Menurut Gus Nadir, sapaan karibnya, banyak yang gagal paham dan tersulut emosi atas celotehannya akhir pekan lalu itu. Ia pun membuat sebuah penjelasan untuk membuka mata hati dan pikiran publik.
Dilansir dari website resmi Nadirsyah Hosen, Selasa (3/11/2020), secara gamblang Rais Syuriah PCI Nahdlatul Ulama Australia-New Zealand itu menjabarkan makna dari cuitannya di atas.
"Karikatur itu “penggambaran suatu objek konkret dengan cara melebih-lebihkan ciri khas objek tersebut.” Jadi, objek yang mau dikarikaturkan itu harus sesuatu yang konkret sehingga meskipun diotak-atik objeknya, orang lain akan tetap mengenali objek tersebut," ungkapnya sebagai kalimat pembuka.
"Hidungnya bisa dipanjangkan, rambutnya bisa dibikin lebih kribo, atau mulutnya bisa lebih dower. Namun yang melihat objek karikatur tetap tahu siapa itu, dengan atau tanpa menyebutkan nama objek yang ada di karikatur."
Dengan pemahaman di atas, lanjutnya menjelaskan, begitu muncul heboh karikatur yang diklaim objeknya sebagai Nabi Muhammad, tegas ia katakan bahwa itu bohong atau sebenarnya tidak ada itu karikatur Nabi.
Kenapa? Karena objek konkretnya yaitu wajah Nabi tidak diketahui secara umum. Gambar Nabi tidak ada di publik. Kalau dilihat apa yang diklaim sebagai karikatur Nabi itu ternyata objeknya yang pakai sorban, berkumis dan berjenggot seperti orang Arab pada umumnya. Lantas diberi label 'Mahomet' atau 'Muhammad'.
"Pembuat karikatur dan kita semua, tidak ada yang tahu wajah konkret Nabi Muhammad. Itu sebabnya karikatur tersebut hanya dibuat berdasarkan imajinasi kolektif tentang sosok orang Arab. Dan jelas itu bukan wajah Nabi. Itu cuma wajah kebanyakan orang Arab. Tak ada ciri khas sosok Nabi yang kita ketahui lewat berbagai riwayat Hadits," terangnya.
"Nah, kenapa larut dalam permainan imajinasi mereka? Provokasi recehan mereka malah kita tangkap. Kita kena jebakan. Kita emosi. Dan terjadilah tragedi pembunuhan itu yang semakin membuat citra Islam menjadi jelek: seolah Islam sebagai agama kekerasan. Kita memberikan apa yang mereka ingin citrakan lewat karikatur tersebut.
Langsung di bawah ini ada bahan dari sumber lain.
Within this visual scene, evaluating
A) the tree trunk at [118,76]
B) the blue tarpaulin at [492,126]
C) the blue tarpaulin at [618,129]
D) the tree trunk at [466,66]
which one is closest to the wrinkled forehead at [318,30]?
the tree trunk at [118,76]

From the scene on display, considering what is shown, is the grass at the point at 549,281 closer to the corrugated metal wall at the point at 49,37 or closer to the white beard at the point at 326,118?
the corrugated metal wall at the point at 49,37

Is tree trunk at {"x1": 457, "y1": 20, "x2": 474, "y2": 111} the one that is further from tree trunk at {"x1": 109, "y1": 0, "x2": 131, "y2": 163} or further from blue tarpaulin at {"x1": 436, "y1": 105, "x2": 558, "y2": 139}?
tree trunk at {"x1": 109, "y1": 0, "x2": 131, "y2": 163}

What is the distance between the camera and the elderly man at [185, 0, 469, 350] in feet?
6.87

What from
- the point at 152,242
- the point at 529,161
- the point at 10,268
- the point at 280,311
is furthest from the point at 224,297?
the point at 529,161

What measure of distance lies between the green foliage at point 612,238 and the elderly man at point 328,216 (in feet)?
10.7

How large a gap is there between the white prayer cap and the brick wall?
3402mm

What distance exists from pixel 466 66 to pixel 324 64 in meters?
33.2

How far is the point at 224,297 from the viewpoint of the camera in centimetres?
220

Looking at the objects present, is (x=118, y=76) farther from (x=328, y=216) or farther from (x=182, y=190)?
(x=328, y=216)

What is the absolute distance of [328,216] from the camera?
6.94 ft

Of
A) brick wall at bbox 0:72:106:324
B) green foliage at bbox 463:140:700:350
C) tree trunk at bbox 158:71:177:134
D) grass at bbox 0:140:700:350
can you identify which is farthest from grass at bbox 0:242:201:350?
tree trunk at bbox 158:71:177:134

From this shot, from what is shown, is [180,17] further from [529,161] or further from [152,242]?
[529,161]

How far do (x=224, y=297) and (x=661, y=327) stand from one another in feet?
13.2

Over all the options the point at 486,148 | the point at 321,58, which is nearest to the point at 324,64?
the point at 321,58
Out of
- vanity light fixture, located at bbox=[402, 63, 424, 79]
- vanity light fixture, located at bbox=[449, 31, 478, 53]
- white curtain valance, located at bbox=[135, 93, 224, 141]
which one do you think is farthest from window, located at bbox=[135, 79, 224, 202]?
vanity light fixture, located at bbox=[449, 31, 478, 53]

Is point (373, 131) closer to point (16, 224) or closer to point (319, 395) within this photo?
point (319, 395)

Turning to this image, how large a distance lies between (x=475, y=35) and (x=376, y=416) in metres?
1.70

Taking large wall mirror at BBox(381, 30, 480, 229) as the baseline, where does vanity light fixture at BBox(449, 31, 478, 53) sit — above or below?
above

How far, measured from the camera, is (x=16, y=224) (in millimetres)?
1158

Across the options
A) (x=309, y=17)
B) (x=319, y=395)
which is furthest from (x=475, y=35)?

Mereka menang. Kita kalah masuk jebakan mereka. Padahal kalau kita merespon dengan bilang: “itu bukan karikatur Nabi Muhammad karena objeknya tidak dikenali secara konkret”, maka urusan akan selesai. Niat mereka hendak mengolok-olok menjadi berantakan. Kita tidak kena provokasi recehan. Karikatur mereka gagal lewat definisi karikatur itu sendiri," urai Gus Nadir.
Mengapa demikian? Gus Nadir kembali menjabarkan bahwa karikatur tersebut salah gambar dan salah imajinasi. Keduanya sama-sama salah. Bedanya, yang pertama objek konkretnya diketahui, yang kedua objek konkretnya tidak diketahui. Perlu belajar logika yang lurus. Celakanya, orang emosi memang susah diajak berpikir dengan logika yang jernih.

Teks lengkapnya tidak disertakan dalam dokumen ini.